Toru Takemitsu (1930-1996)
According to Alex Ross’ The Rest is Noise, “the largely-self taught Takemitsu first studied Debussy and Messiaen.” The composer’s musical style was exploratory, and like many creators, not bound to one particular style or aesthetic. His music embraces music concrète, or recordings of individual sounds (including those naturally found in the environment); as well as graphical notation. He also had an undeniable commitment to texture and feeling, two elements integral to the impressionist experience. In the concert hall, it’s not uncommon to see his music programmed alongside Debussy’s, and it’s not hard to see why. But don’t think Takemitsu wanted to simply copy this single influence on his sound. His other influences included Webern, Alban Berg and Fumio Hayasaka. He also was interested in the folk traditions of his native Japan, which he sought to also incorporate into his work.
Elisenda Fábregas (1955- )
Fábregas trained as a pianist the Barcelona Conservatory before coming to the United States on a Fulbright Scholarship, where she earned her master’s degree at Juilliard. She later earned a doctoral degree in education from Columbia University’s Teacher’s College, and notched a second doctorate (this time in composition) from Johns Hopkins in 2011.

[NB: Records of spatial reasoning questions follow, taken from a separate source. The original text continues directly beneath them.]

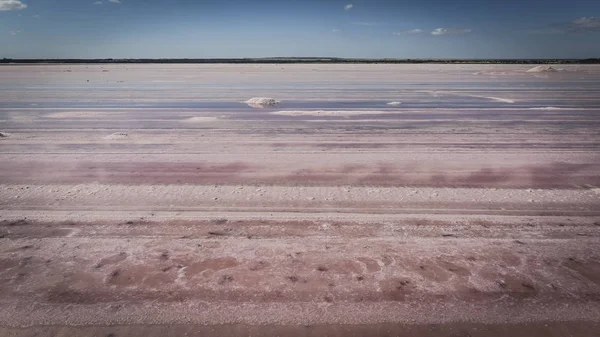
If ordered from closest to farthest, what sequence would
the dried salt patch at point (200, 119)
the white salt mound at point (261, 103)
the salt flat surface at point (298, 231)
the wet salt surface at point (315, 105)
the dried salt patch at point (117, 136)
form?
the salt flat surface at point (298, 231), the dried salt patch at point (117, 136), the dried salt patch at point (200, 119), the wet salt surface at point (315, 105), the white salt mound at point (261, 103)

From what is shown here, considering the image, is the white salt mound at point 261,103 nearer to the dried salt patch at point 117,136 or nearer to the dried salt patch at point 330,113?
the dried salt patch at point 330,113

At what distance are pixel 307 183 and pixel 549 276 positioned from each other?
369 cm

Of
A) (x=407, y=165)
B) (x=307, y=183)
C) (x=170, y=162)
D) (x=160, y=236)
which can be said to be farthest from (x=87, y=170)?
(x=407, y=165)

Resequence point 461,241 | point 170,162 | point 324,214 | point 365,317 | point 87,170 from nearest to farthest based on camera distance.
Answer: point 365,317 < point 461,241 < point 324,214 < point 87,170 < point 170,162

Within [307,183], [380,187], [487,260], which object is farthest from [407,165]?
[487,260]

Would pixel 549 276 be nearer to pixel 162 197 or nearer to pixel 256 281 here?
pixel 256 281

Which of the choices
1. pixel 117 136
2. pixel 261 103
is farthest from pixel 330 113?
pixel 117 136

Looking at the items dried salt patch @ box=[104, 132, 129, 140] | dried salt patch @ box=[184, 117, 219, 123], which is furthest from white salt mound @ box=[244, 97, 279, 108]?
dried salt patch @ box=[104, 132, 129, 140]

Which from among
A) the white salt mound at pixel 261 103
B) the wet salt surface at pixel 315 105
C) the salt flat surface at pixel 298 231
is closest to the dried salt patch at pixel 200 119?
the wet salt surface at pixel 315 105

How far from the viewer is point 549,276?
3.82 metres

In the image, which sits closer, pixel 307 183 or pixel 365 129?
pixel 307 183

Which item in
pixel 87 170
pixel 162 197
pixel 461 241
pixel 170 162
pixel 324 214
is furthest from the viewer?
pixel 170 162

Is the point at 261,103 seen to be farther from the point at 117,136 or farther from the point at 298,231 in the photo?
the point at 298,231

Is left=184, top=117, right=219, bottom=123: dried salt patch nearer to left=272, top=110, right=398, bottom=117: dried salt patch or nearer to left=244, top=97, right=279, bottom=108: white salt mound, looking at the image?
left=272, top=110, right=398, bottom=117: dried salt patch
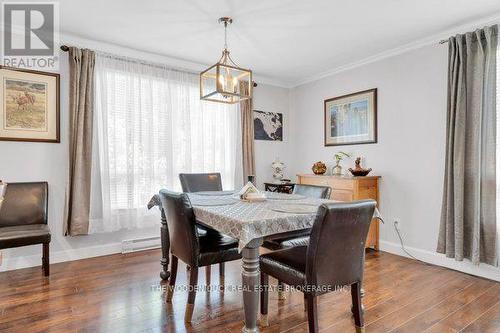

In 2014 L.S.U. doctoral candidate Megan Elizabeth Barrera wrote her dissertation: A Performance Guide to “Five Musings on the Past” by Elisenda Fábregas. The work was based on a several poems by Frederico Garcia Lorca, and some have noted impressionistic influences. Barrera’s dissertation included a transcript of an interview she conducted with the composer, in which she asked, “This idea of or impressionist style, do you find that seems to influence some of your music as well?” And Fábregas’ response:
“Yes, but not so much because I listened to Debussy or Ravel … those were my two least favorite composers when I was being a pianist. Because I felt they were not substantial, they were just always kind of lying. But this impressionism is kind of really honestly mine.”
See? These labels are never easy. Let the textures wash over you, but enjoy it for what it is!
Yann Tiersen (1970- )
The Breton composer has a great many elements to his sound (like the magic that made the music of Amélie possible), including rolling melodies and more experimental textures. You can get a listen of the latter on his 2014 album ∞ (“Infinity”), on the title track for instance. Listen for how your ears find clarity as you inch towards the end, closer to forever.
Joanna Newsom (1982- )
Why not cross into the 21st century to continue this discussion? Some could argue that some Joanna Newsom’s music contains some impressionist features — especially her harp laden “Sawdust and Diamonds” from 2006’s Ys. In it, she uses her instrument to craft contrasting musical landscapes over which her lyrics can realized to their fullest, most powerful and haunting potential.